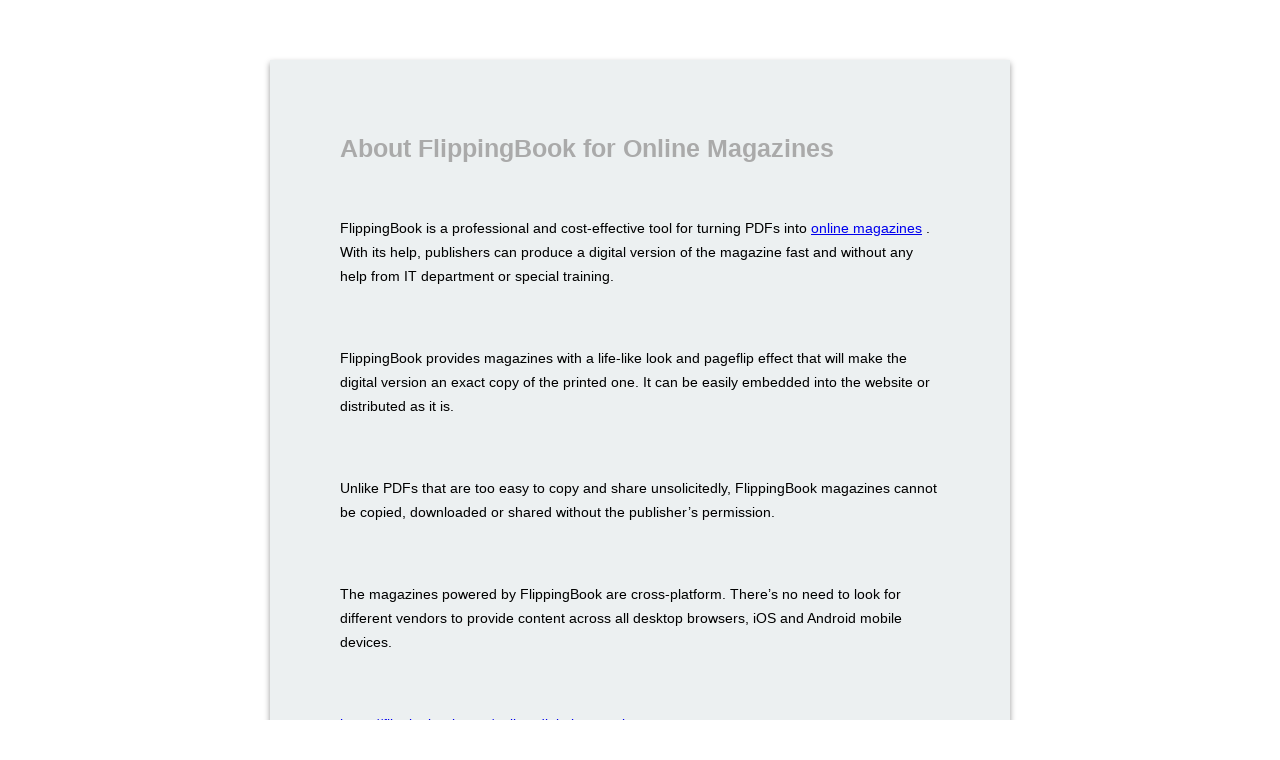

--- FILE ---
content_type: text/html
request_url: https://flip.metaixmio.gr/apospasmata/BABEL/files/publication/
body_size: 1357
content:


<!DOCTYPE HTML SYSTEM "about:legacy-compat">
<html xmlns="http://www.w3.org/1999/xhtml">
<head>
    <meta charset="utf-8" />
    <meta http-equiv="X-UA-Compatible" content="IE=edge">
    <meta http-equiv="Content-Type" content="text/html; charset=utf-8">
        <link rel="shortcut icon" type="image/png" href="../../files/assets/common/publication-icon.ico?c17bc054" />
    <title>About FlippingBook for Online Magazines</title>
    <!--[if lt IE 9]>
      <style type="text/css">
          .about{
              width: 600px;
              margin: auto;
              position: relative;
              top: 60px;
              left: 0px;
          }
      </style>
    <![endif]-->
    <style type="text/css">
         .bodyBg
         {
             position: fixed;
             z-index: -1;
             top: 0;
             left: 0;

             width: 100%;
             height: 100%;
         }
        .about
        {
            display: block;
            overflow: hidden;

            min-width: 300px;
            min-height: 400px;
            padding: 40px 70px;

            text-align: left;

            background-color: #ECF0F1;
            -webkit-box-shadow: 0 3px 6px rgba(0,0,0,.4);
            -moz-box-shadow: 0 3px 6px rgba(0,0,0,.4);
            box-shadow: 0 3px 6px rgba(0,0,0,.4);
        }

        @media only screen and (min-height: 600px)
        {
            .about
            {
                margin: 60px auto;
            }
        }
        @media only screen and  (max-height: 599px)
        {
            .about
            {
                margin: auto;
            }
        }
        @media only screen and (min-width: 800px)
        {
            .about
            {
                width: 600px;
            }
        }
        @media only screen and  (max-width: 799px)
        {
            .about
            {
                width: 400px;
            }
        }

        .about h1
        {
            font-family: Arial, Helvetica, sans-serif,  'Lucida Sans';
            font-size: 25px;
            line-height: 22px;

            width: 100%;
            padding: 20px 0;

            text-align: left;

            color: #aaa;
        }
        .about div
        {
            font-family: Arial, Helvetica, sans-serif,  'Lucida Sans';
            font-size: 14px;
            line-height: 24px;

            display: block;

            width: 100%;
            padding: 20px 0;

            color: #000;
        }
    </style>
</head>
<body>
    <div id="about" class="about">
        <h1>About FlippingBook for Online Magazines</h1>
                <div>
FlippingBook is a professional and cost-effective tool for turning PDFs into             <a href="https://flippingbook.com/online-digital-magazine" title="online magazines" itemprop="url">online magazines</a>
. With its help, publishers can produce a digital version of the magazine fast and without any help from IT department or special training.
                </div><br>
                <div>
FlippingBook provides magazines with a life-like look and pageflip effect that will make the digital version an exact copy of the printed one. It can be easily embedded into the website or distributed as it is.
                </div><br>
                <div>
Unlike PDFs that are too easy to copy and share unsolicitedly, FlippingBook magazines cannot be copied, downloaded or shared without the publisher’s permission.
                </div><br>
                <div>
The magazines powered by FlippingBook are cross-platform. There’s no need to look for different vendors to provide content across all desktop browsers, iOS and Android mobile devices.
                </div><br>
                <div>
            <a href="https://flippingbook.com/online-digital-magazine" title="https://flippingbook.com/online-digital-magazine" itemprop="url">https://flippingbook.com/online-digital-magazine</a>

                </div><br>

    </div>
<script defer src="https://static.cloudflareinsights.com/beacon.min.js/vcd15cbe7772f49c399c6a5babf22c1241717689176015" integrity="sha512-ZpsOmlRQV6y907TI0dKBHq9Md29nnaEIPlkf84rnaERnq6zvWvPUqr2ft8M1aS28oN72PdrCzSjY4U6VaAw1EQ==" data-cf-beacon='{"version":"2024.11.0","token":"192429920490427a9c4d7cc328cf8a43","r":1,"server_timing":{"name":{"cfCacheStatus":true,"cfEdge":true,"cfExtPri":true,"cfL4":true,"cfOrigin":true,"cfSpeedBrain":true},"location_startswith":null}}' crossorigin="anonymous"></script>
</body>
</html>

■ WORK TASK
When copying the entries above, keep each word as it is and exclude any image.

■ REPLY
--- FILE ---
content_type: text/html
request_url: https://flip.metaixmio.gr/apospasmata/BABEL/files/publication/
body_size: 1357
content:


<!DOCTYPE HTML SYSTEM "about:legacy-compat">
<html xmlns="http://www.w3.org/1999/xhtml">
<head>
    <meta charset="utf-8" />
    <meta http-equiv="X-UA-Compatible" content="IE=edge">
    <meta http-equiv="Content-Type" content="text/html; charset=utf-8">
        <link rel="shortcut icon" type="image/png" href="../../files/assets/common/publication-icon.ico?c17bc054" />
    <title>About FlippingBook for Online Magazines</title>
    <!--[if lt IE 9]>
      <style type="text/css">
          .about{
              width: 600px;
              margin: auto;
              position: relative;
              top: 60px;
              left: 0px;
          }
      </style>
    <![endif]-->
    <style type="text/css">
         .bodyBg
         {
             position: fixed;
             z-index: -1;
             top: 0;
             left: 0;

             width: 100%;
             height: 100%;
         }
        .about
        {
            display: block;
            overflow: hidden;

            min-width: 300px;
            min-height: 400px;
            padding: 40px 70px;

            text-align: left;

            background-color: #ECF0F1;
            -webkit-box-shadow: 0 3px 6px rgba(0,0,0,.4);
            -moz-box-shadow: 0 3px 6px rgba(0,0,0,.4);
            box-shadow: 0 3px 6px rgba(0,0,0,.4);
        }

        @media only screen and (min-height: 600px)
        {
            .about
            {
                margin: 60px auto;
            }
        }
        @media only screen and  (max-height: 599px)
        {
            .about
            {
                margin: auto;
            }
        }
        @media only screen and (min-width: 800px)
        {
            .about
            {
                width: 600px;
            }
        }
        @media only screen and  (max-width: 799px)
        {
            .about
            {
                width: 400px;
            }
        }

        .about h1
        {
            font-family: Arial, Helvetica, sans-serif,  'Lucida Sans';
            font-size: 25px;
            line-height: 22px;

            width: 100%;
            padding: 20px 0;

            text-align: left;

            color: #aaa;
        }
        .about div
        {
            font-family: Arial, Helvetica, sans-serif,  'Lucida Sans';
            font-size: 14px;
            line-height: 24px;

            display: block;

            width: 100%;
            padding: 20px 0;

            color: #000;
        }
    </style>
</head>
<body>
    <div id="about" class="about">
        <h1>About FlippingBook for Online Magazines</h1>
                <div>
FlippingBook is a professional and cost-effective tool for turning PDFs into             <a href="https://flippingbook.com/online-digital-magazine" title="online magazines" itemprop="url">online magazines</a>
. With its help, publishers can produce a digital version of the magazine fast and without any help from IT department or special training.
                </div><br>
                <div>
FlippingBook provides magazines with a life-like look and pageflip effect that will make the digital version an exact copy of the printed one. It can be easily embedded into the website or distributed as it is.
                </div><br>
                <div>
Unlike PDFs that are too easy to copy and share unsolicitedly, FlippingBook magazines cannot be copied, downloaded or shared without the publisher’s permission.
                </div><br>
                <div>
The magazines powered by FlippingBook are cross-platform. There’s no need to look for different vendors to provide content across all desktop browsers, iOS and Android mobile devices.
                </div><br>
                <div>
            <a href="https://flippingbook.com/online-digital-magazine" title="https://flippingbook.com/online-digital-magazine" itemprop="url">https://flippingbook.com/online-digital-magazine</a>

                </div><br>

    </div>
<script defer src="https://static.cloudflareinsights.com/beacon.min.js/vcd15cbe7772f49c399c6a5babf22c1241717689176015" integrity="sha512-ZpsOmlRQV6y907TI0dKBHq9Md29nnaEIPlkf84rnaERnq6zvWvPUqr2ft8M1aS28oN72PdrCzSjY4U6VaAw1EQ==" data-cf-beacon='{"version":"2024.11.0","token":"192429920490427a9c4d7cc328cf8a43","r":1,"server_timing":{"name":{"cfCacheStatus":true,"cfEdge":true,"cfExtPri":true,"cfL4":true,"cfOrigin":true,"cfSpeedBrain":true},"location_startswith":null}}' crossorigin="anonymous"></script>
</body>
</html>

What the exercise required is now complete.